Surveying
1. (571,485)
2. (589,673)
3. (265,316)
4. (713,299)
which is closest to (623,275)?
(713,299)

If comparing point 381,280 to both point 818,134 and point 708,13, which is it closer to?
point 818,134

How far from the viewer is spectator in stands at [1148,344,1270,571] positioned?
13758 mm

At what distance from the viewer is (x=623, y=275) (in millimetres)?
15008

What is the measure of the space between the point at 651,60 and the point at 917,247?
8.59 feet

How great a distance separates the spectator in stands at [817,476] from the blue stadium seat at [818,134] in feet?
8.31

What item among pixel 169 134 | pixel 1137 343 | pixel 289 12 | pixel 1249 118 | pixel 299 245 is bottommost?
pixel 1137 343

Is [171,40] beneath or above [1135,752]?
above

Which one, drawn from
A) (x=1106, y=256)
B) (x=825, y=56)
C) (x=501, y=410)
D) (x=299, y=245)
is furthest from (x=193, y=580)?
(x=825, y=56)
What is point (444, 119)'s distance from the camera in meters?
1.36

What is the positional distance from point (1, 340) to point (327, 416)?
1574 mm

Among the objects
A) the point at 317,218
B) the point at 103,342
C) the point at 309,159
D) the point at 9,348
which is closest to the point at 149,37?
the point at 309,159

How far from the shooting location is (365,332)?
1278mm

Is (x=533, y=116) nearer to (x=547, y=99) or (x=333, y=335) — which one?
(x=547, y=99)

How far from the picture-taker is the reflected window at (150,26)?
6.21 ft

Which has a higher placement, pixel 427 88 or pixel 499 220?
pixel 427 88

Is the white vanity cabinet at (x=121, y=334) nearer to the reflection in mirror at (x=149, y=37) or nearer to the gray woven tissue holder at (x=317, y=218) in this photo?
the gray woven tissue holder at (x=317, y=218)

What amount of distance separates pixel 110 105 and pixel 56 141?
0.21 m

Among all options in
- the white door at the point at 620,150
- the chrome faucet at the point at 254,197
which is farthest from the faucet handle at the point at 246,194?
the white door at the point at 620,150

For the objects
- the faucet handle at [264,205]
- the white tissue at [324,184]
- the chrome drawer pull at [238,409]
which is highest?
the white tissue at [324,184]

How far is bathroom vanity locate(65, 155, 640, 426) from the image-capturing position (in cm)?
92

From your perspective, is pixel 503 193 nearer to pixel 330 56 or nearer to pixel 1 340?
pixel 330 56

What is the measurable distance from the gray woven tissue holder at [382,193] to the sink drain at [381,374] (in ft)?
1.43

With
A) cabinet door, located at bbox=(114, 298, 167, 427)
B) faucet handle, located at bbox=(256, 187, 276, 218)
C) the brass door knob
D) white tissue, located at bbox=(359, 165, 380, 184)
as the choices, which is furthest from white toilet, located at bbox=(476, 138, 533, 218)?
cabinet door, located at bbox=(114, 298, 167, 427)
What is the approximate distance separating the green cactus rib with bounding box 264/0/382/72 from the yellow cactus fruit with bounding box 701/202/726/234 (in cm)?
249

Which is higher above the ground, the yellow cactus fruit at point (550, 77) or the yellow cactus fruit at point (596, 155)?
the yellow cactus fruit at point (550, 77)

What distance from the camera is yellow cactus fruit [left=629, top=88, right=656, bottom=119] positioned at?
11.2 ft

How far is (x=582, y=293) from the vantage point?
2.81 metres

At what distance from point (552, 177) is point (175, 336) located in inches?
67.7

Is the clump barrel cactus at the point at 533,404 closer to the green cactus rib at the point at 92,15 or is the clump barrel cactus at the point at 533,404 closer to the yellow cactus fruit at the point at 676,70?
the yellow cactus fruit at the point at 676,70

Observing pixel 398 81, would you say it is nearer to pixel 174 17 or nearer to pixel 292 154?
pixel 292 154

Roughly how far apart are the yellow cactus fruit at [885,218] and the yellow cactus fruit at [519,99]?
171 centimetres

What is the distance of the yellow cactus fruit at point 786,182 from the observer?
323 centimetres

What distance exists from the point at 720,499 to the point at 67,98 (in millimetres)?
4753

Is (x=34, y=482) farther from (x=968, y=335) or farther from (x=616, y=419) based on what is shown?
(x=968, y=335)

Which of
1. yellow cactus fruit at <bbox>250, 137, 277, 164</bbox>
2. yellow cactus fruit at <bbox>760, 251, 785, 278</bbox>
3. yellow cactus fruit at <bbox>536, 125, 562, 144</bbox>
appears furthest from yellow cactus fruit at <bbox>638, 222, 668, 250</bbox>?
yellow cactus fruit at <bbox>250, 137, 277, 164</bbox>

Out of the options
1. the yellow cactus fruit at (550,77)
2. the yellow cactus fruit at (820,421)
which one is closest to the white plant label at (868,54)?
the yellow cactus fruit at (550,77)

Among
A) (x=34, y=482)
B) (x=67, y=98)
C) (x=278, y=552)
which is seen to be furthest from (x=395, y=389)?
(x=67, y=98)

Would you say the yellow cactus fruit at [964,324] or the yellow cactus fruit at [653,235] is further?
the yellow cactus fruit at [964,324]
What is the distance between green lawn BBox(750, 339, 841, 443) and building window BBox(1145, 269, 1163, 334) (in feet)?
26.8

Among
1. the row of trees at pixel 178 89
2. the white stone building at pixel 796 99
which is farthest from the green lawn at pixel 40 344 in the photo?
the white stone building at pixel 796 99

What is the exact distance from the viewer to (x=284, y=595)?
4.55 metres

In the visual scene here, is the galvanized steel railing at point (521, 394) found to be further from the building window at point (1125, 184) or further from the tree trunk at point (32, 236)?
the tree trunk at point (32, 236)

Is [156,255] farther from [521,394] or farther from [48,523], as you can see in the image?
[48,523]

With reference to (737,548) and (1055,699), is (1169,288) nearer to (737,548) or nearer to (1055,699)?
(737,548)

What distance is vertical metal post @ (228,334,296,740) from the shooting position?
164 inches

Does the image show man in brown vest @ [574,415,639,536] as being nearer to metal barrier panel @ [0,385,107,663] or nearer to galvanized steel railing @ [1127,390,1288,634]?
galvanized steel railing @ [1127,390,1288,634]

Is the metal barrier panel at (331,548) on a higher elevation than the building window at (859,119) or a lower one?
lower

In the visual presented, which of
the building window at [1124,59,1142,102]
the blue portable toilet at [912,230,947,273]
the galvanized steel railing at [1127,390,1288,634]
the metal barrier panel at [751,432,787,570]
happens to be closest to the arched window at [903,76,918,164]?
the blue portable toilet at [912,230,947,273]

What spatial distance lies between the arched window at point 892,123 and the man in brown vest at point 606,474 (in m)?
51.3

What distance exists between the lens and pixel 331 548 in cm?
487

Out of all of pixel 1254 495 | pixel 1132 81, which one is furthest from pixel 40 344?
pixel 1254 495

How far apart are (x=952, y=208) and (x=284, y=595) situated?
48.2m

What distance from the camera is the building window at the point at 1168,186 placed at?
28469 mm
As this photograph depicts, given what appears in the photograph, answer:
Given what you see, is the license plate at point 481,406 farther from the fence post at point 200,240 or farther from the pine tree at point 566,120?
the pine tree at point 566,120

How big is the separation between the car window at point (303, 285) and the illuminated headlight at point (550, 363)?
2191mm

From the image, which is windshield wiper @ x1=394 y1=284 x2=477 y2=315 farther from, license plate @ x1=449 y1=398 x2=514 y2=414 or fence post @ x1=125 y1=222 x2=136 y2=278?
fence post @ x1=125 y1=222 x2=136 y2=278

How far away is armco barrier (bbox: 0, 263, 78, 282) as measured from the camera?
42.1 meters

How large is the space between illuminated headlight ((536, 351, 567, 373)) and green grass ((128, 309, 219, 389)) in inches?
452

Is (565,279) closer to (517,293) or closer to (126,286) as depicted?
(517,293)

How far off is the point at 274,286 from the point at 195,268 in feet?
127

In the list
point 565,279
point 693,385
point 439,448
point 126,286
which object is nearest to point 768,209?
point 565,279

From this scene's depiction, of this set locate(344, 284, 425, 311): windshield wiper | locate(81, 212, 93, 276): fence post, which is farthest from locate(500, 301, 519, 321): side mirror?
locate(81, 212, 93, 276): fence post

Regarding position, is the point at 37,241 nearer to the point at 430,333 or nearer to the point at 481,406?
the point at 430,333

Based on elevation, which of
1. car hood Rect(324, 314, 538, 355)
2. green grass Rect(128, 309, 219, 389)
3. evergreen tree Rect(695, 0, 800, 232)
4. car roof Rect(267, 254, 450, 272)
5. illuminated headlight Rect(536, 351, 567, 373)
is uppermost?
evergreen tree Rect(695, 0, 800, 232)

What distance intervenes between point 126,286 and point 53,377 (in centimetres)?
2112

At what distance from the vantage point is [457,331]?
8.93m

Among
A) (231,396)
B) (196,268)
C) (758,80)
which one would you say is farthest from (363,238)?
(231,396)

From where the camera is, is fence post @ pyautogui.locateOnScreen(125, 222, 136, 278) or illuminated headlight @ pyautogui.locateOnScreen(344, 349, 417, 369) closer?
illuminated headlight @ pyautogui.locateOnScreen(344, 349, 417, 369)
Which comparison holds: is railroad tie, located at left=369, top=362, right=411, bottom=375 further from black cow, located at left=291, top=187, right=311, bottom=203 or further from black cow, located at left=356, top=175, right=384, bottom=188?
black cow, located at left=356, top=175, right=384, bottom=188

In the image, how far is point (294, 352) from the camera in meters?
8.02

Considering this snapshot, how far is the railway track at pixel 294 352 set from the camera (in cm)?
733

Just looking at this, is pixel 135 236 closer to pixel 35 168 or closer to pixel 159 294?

··········

(Request): Copy out the stretch of the listing from the line containing "What distance from the camera is yellow" through the line containing "171 centimetres", reproducing each line in that range without any change.

(Solution to the exercise):
What distance from the camera is yellow cactus fruit [left=629, top=88, right=656, bottom=119] positioned at?
11.2 ft

How far is (x=582, y=293) from the vantage point?
2.81 metres

At what distance from point (552, 177) is point (175, 336) located in inches?
67.7

Is the clump barrel cactus at the point at 533,404 closer to the green cactus rib at the point at 92,15 or is the clump barrel cactus at the point at 533,404 closer to the yellow cactus fruit at the point at 676,70?
the yellow cactus fruit at the point at 676,70

Observing pixel 398 81, would you say it is nearer to pixel 174 17 or nearer to pixel 292 154?
pixel 292 154

Roughly how far apart are the yellow cactus fruit at [885,218] and the yellow cactus fruit at [519,99]?
171 centimetres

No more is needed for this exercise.